Au coeur de tous ces changements, qui visent apparemment l’humanisation des soins, il faut beaucoup de foi pour y croire !


 
5 commentaires
  • Pierre Lefebvre - Inscrit 28 décembre 2015 08 h 08

    Croire

    Et voilà la différence entre «croire» et «voir». On peut toujours croire en ce qui «n'est pas» et plus cela «n'est pas», plus nous devons y «croire».

    L'amélioration des soins pour les personnes, vous devrez y croire encore longtemps car ceux qui «réinstallent» le système vont penser qu'ils ont «accomplit» quelque chose et ils seront «satisfaits».

    La seule amélioration possible est cette nouvelle loi sur l'aide médicale à mourir.

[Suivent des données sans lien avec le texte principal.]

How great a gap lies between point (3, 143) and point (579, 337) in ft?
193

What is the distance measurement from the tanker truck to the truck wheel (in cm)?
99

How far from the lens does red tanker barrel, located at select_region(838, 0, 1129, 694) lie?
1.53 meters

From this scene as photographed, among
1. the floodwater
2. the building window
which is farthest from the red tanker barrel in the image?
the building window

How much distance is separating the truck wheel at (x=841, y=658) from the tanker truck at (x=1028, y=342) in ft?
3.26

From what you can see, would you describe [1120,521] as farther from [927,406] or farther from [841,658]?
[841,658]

Enfin, si les vieux ont enfin le choix de sortir de ce marasme «volontairement», ils en seront enfin «libérés».

    Je leur souhaite d'enfin «voir» ce qui en quoi ils «croient» pendant les messes. Ils ne sont plus «déçus» car... de l'autre bord, soit qu'ils aient eu raison de «croire» ou ils n'auront pas l'occasion et la possibilité d'être déçus (encore une fois).

    PL

  • Yvon Bureau - Abonné 28 décembre 2015 08 h 34

    Humanisation des soins, c'est

    se centrer sur chaque personne éclairée et libre, ou son représentant légal, se centrer sur ses valeurs, sur ses croyances, sur sa dignité, sur son sens de la vie, sur sa liberté de choix.

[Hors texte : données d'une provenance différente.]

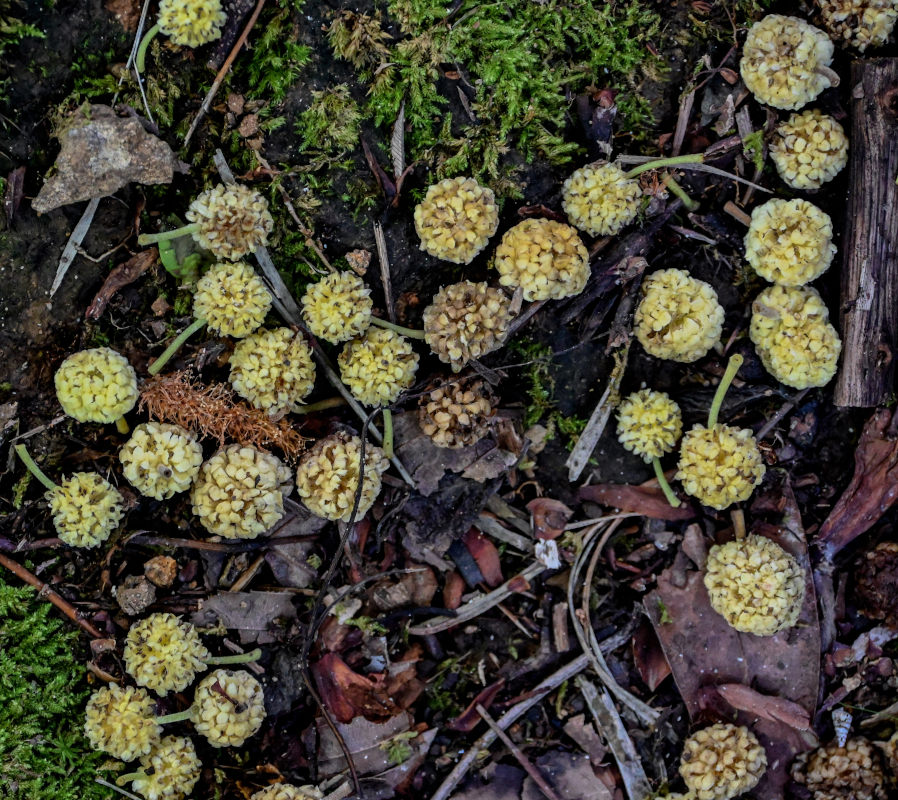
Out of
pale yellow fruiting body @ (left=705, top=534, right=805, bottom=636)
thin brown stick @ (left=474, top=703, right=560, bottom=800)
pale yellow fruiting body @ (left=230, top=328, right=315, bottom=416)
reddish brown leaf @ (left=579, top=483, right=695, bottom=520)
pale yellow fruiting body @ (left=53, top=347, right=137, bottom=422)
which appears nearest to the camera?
pale yellow fruiting body @ (left=53, top=347, right=137, bottom=422)

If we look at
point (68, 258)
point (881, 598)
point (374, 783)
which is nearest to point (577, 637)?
point (374, 783)

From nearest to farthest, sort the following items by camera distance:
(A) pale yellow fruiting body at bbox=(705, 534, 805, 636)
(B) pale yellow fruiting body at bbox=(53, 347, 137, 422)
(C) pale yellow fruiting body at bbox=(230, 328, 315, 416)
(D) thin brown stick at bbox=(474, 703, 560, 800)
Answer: (B) pale yellow fruiting body at bbox=(53, 347, 137, 422), (C) pale yellow fruiting body at bbox=(230, 328, 315, 416), (A) pale yellow fruiting body at bbox=(705, 534, 805, 636), (D) thin brown stick at bbox=(474, 703, 560, 800)

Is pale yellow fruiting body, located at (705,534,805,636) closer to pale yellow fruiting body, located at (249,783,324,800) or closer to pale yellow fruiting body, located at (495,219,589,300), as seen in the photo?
pale yellow fruiting body, located at (495,219,589,300)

    Je demanderais au besoin un travaileur social ou une travailleuse sociale pour m'accompagner dans mes relations avec mes proches.

    Je me tiendrais à grande distance de tout membre de l'équipe de soins spirituels, ne connaissant pas leur formation, s'ils ont un Ordre professionnel, leurs intentions, leur agenda.

    • Michel Lebel - Abonné 28 décembre 2015 10 h 23

      Pourquoi ce refus à priori des membres de l'équipe de soins spirituel? Ce n'est est pas ainsi que l'on forme, selon moi, un société bien solidaire, mais plutôt une société de confrontation jusqu'au dernier souffle. Est-ce bien là un signe d'une société vraiment humaine?


      M.L.

    • Pierre Lefebvre - Inscrit 29 décembre 2015 07 h 10

      «Ce n'est est pas ainsi que l'on forme, selon moi, un société bien solidaire.»
      Ceux «qui s'en vont» n'aideront pas beaucoup ni longtemps la société «qui reste». Endurons qu'ils donnent leur propre opinion avant le grand dépard. C'est leur dernière chance de s'exprimer parmis nous. La plupard ont une grande expérience de la vie et un bilan a exposer; laissons leur la parole au lieu d'encore en mettre dans leur bouche. C'est quoi la prochaine étape après avoir contrôlé les mourants : Contrôler les morts ?

      J'aime bien votre «selon moi». Donnons l'occasion à d'autres de dire aussi «selon-moi» même s'il peut être «différent». Quand on meurt, on n'a pas à être «solidaire» avec personne; c'est un voyage qui se fait en «solitaire».

      Ceux qui ont besoin de réconfort sont ceux qui «restent», ils n'ont pas le même point de vue que celui «qui s'en va». «Ce que vous croyez», lui ou elle bientôt «le saura» et il ou elle ne fera plus «parti» de la société.

      PL

  • Nadia Alexan - Abonnée 28 décembre 2015 11 h 10

    La faille politique du ministre Barrette

    La politique du ministre Barrette envers les aînés est, à vrai dire, honteuse. Au lieu de dépenser des milliards sur les bureaux et les salaires des cadres, ou d'offrir aux aînés l'aide médicale à mourir plus vite, le ministère devrait leur assurer des soins palliatifs adéquats à fin de soulager leur souffrance.